I seem to have a problem with suit trousers, which is keeping them up in the right place. They seem to slip down until they're resting on my hips. Either that or I have to wear them the way that pop group Erasure wore jeans - pulled up too high.
Is this because I'm odd - I don't seem to have a narrowing of the waist in the right place. Not overweight (well, could lose a few pounds, but my BMI is at the top of healthy), before overweight).
I'm getting my tailor in Hong Kong to make a suit for me and wondered if side adjusters on the waist would solve the problem. I know that the best solution would be braces, which would also allow my trousers to hang better. But I'm in my late 20s and don't work at a bulge bracket bank, and would feel ridiculous wearing them.
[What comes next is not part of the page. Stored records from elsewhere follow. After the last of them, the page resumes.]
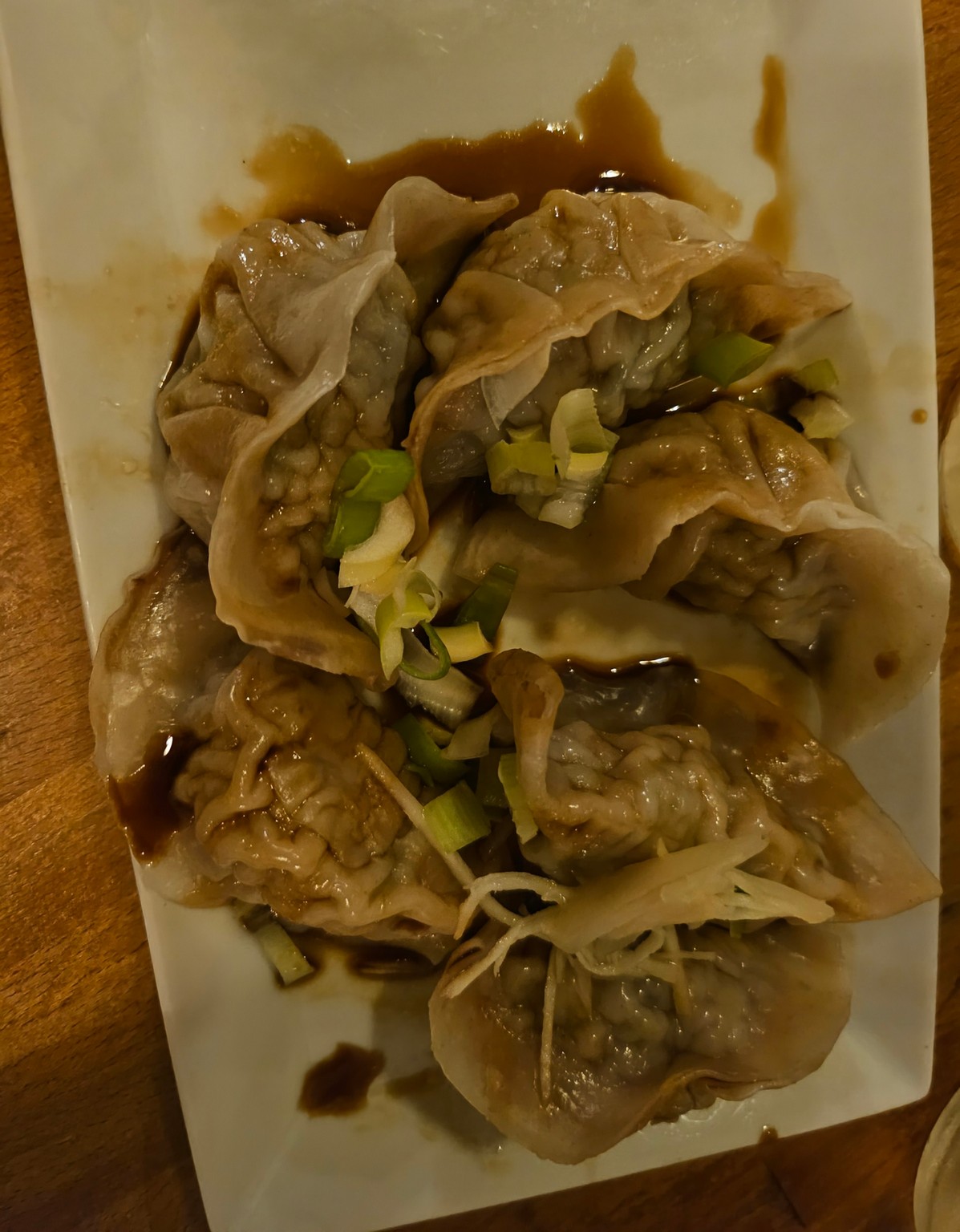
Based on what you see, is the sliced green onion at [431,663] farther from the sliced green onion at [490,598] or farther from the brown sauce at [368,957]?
the brown sauce at [368,957]

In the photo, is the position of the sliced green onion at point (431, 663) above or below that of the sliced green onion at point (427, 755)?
above

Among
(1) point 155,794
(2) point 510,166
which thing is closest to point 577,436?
(2) point 510,166

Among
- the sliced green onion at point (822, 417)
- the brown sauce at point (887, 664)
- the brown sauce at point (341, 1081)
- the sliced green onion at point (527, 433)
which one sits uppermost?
the sliced green onion at point (527, 433)

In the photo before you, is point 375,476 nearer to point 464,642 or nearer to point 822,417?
point 464,642

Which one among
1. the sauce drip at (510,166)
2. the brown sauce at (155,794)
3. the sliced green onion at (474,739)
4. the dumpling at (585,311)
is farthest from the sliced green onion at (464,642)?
the sauce drip at (510,166)

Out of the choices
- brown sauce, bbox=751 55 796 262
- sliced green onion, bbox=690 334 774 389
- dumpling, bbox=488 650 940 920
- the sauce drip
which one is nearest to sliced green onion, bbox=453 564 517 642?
dumpling, bbox=488 650 940 920

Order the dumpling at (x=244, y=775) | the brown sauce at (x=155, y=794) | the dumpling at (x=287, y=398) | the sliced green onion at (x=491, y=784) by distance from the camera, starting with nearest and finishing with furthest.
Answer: the dumpling at (x=287, y=398) < the dumpling at (x=244, y=775) < the brown sauce at (x=155, y=794) < the sliced green onion at (x=491, y=784)

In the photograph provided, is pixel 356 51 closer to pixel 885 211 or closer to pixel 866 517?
pixel 885 211

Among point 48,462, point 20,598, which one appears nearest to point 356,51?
point 48,462
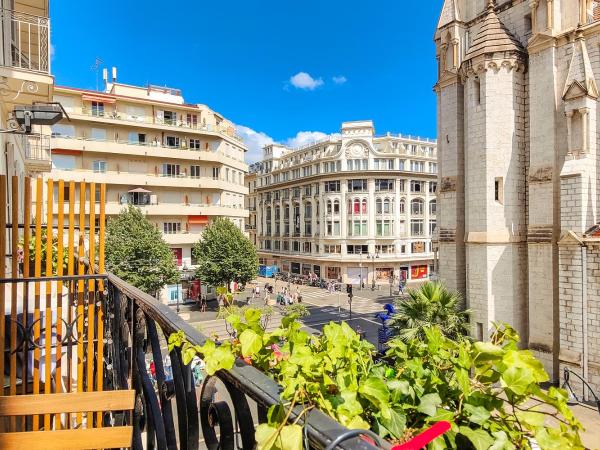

Oh - can i ask one other thing. Would it be incorrect to have sloping pockets, including an external ticket pocket, with pinstripe fabric?
Gus[/i]
Am I odd?
I also have this problem. I doubt that side adjusters would be a lot better than a belt, although making the waistband tight enough is always a good idea-- gives the belt a fighting chance. Otherwise, your best bet is to find a tailor who understands trousers and your body-- not as easy as it sounds. I've had trousers that (mostly) stay up, and others that I'm always fighting. Rise measurement per se seems not to be the real problem. Getting the seat and thighs right seems to have a lot more to do with it.
And I wouldn't go for hacking pockets on a suit, with or without the ticket pocket. Others will disagree, which is their right if they're the ones shelling out money.
And I wouldn't go for hacking pockets on a suit, with or without the ticket pocket. Others will disagree, which is their right if they're the ones shelling out money.
In my experience, getting belted trousers that stay up at or near the waist without slipping is the second hardest thing to get right with trousers. (Getting a rear crease that hangs straight is the hardest). Concordia is right that it has less to do with the rise and more to do with the curvature of the seat and lower back areas, and also making sure that the waistband properly rises in back.